It's strange, really, how we associate certain foods with particular seasons of the year. It differs from country to country, too, of course. I don't think of myself as much of a traditionalist, yet we eat turkey on Christmas Day, and I make my Christmas cake, Christmas pudding and mince pies during November and December. We eat pancakes on Shrove Tuesday, and hot cross buns on Good Friday, and extra chocolate at Easter...
Most years, I make too much mincemeat. Or, more to the point, as my supply gets low I eke it out by adding extra dried fruit, or grated apple. I don't want to run out before Christmas... so I end up with a couple of hundred grams of mincemeat left over, which sits in the fridge for the next ten or eleven months.
Worse still, by the time the following December rolls around, the leftover mincemeat has usually got rather dried up and crystalline, and looks so sad next to my newly-made batch that I quietly throw it away.

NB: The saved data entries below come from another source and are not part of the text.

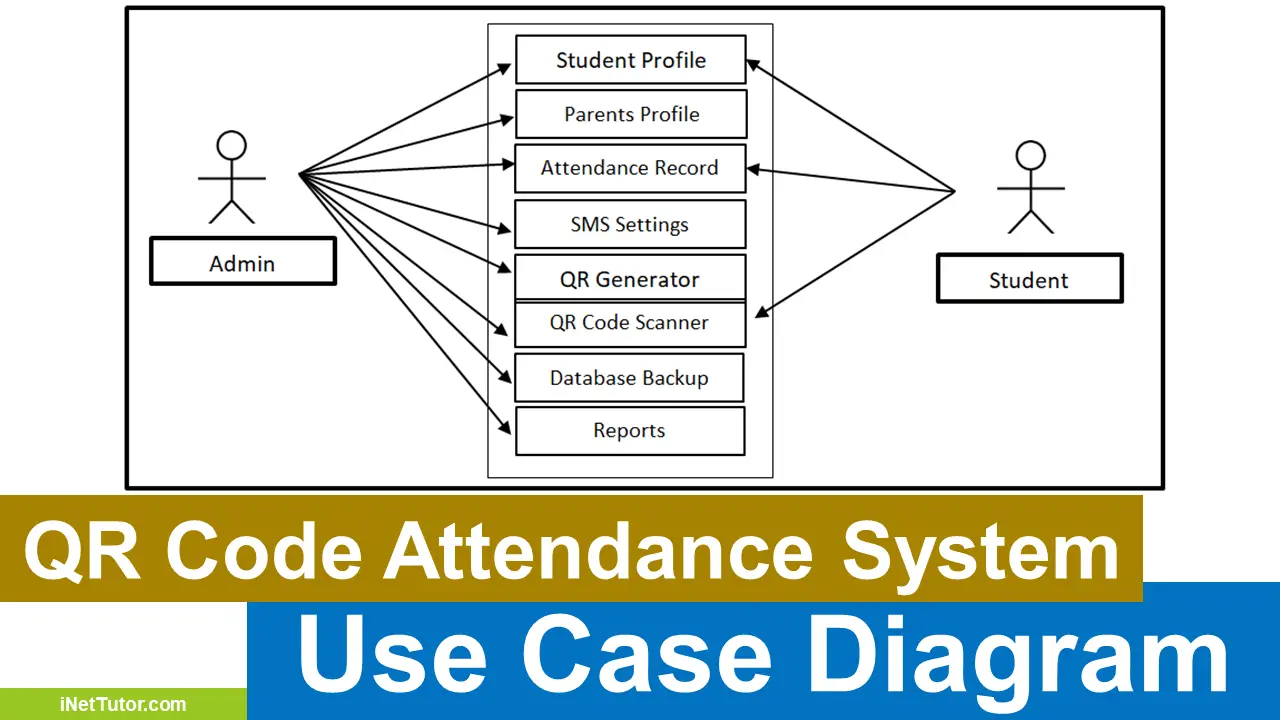 Admin

Student Profile
Parents Profile
Attendance Record
SMS Settings
QR Generator
QR Code Scanner
Database Backup
Reports

Student

QR Code Attendance System
Use Case Diagram

iNetTutor.com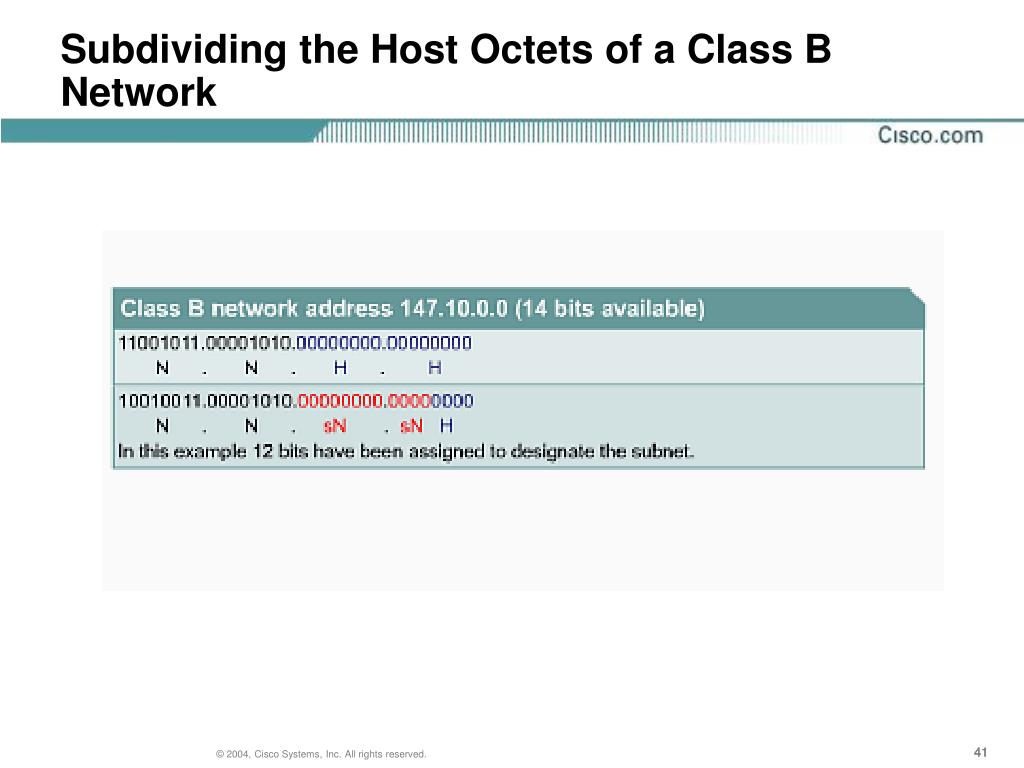 Subdividing the Host Octets of a Class B Network

Cisco.com

Class B network address 147.10.0.0 (14 bits available)

11001011.00001010.00000000.00000000
N . N . H . H

10010011.00001010.00000000.00000000
N . N . sN . sN H
In this example 12 bits have been assigned to designate the subnet.

© 2004, Cisco Systems, Inc. All rights reserved.

41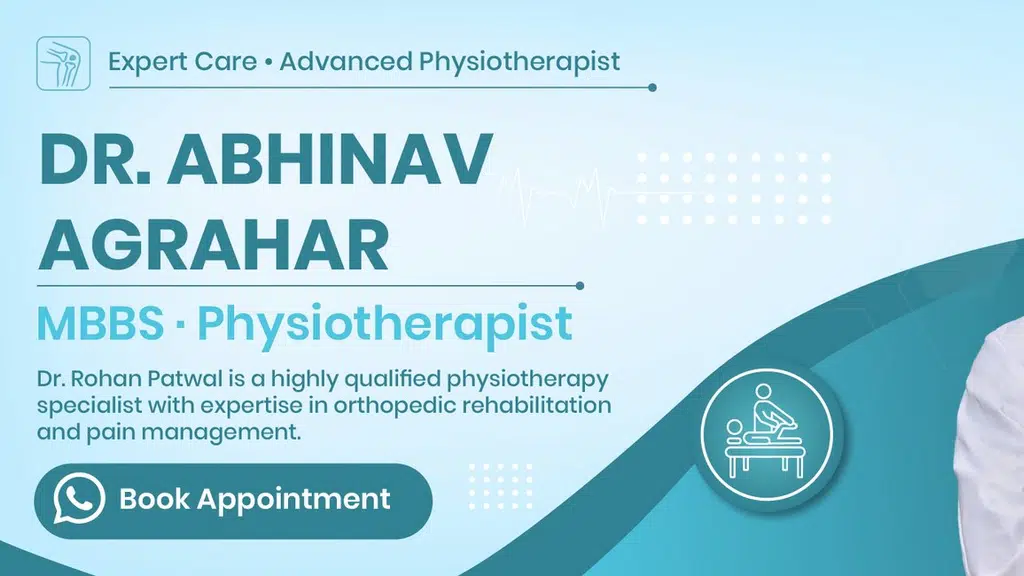 Expert Care • Advanced Physiotherapist

DR. ABHINAV AGRAHAR

MBBS · Physiotherapist

Dr. Rohan Patwal is a highly qualified physiotherapy specialist with expertise in orthopedic rehabilitation and pain management.

Book Appointment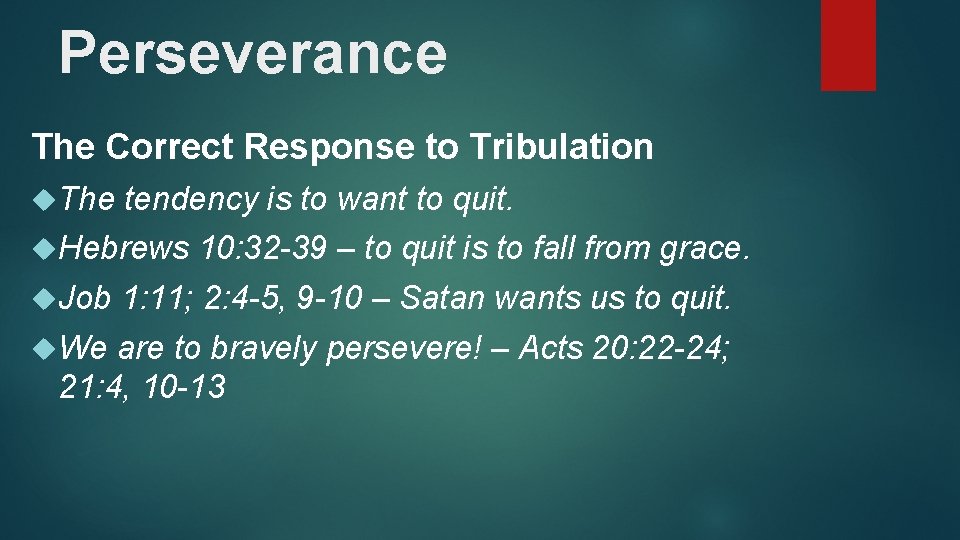 Perseverance

The Correct Response to Tribulation

The tendency is to want to quit.

Hebrews 10:32-39 – to quit is to fall from grace.

Job 1:11; 2:4-5, 9-10 – Satan wants us to quit.

We are to bravely persevere! – Acts 20:22-24; 21:4, 10-13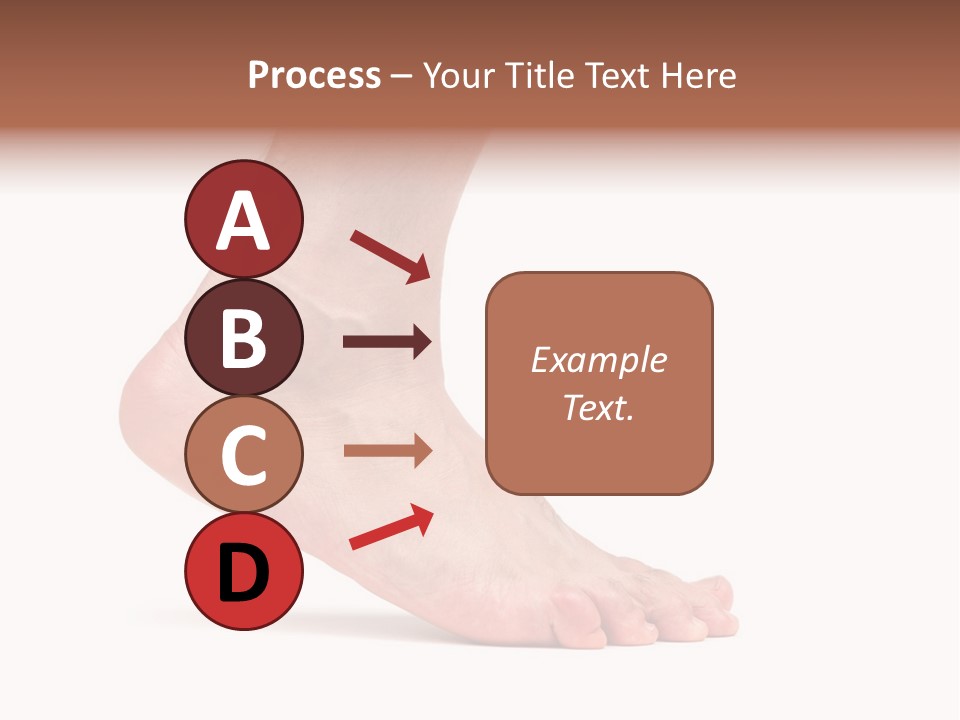 Process – Your Title Text Here

A

B

C

D

Example Text.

As usual, I had leftover mincemeat from Christmas 2007. It sat in the fridge. Then Daniel came home for his furlough, and mentioned that he had only eaten ONE mince pie in the past few months. They're not generally made on the Doulos. To make even one per person, there would have to be 350 of them, and who can manage just one mince pie? (Well, apparently Daniel can. But that's because he popped into a British evening in December for a few minutes before being on duty. And they happened to be serving mince pies).
So I decided to overcome my strange reluctance to make mince pies when it isn't Advent. I used up all the mincemeat. I eked it out a little with extra dried fruit... but that's because I had made too much pastry. Then I had to roll the pastry thinner and thinner to accommodate the last of the mincemeat.
But.. I used it all up. And made 35 mince pies on Wednesday.
There aren't 35 left now, but there are still quite a few. More than I had expected. Perhaps because, bizarrely, they just don't taste the same when it's Lent rather than Advent.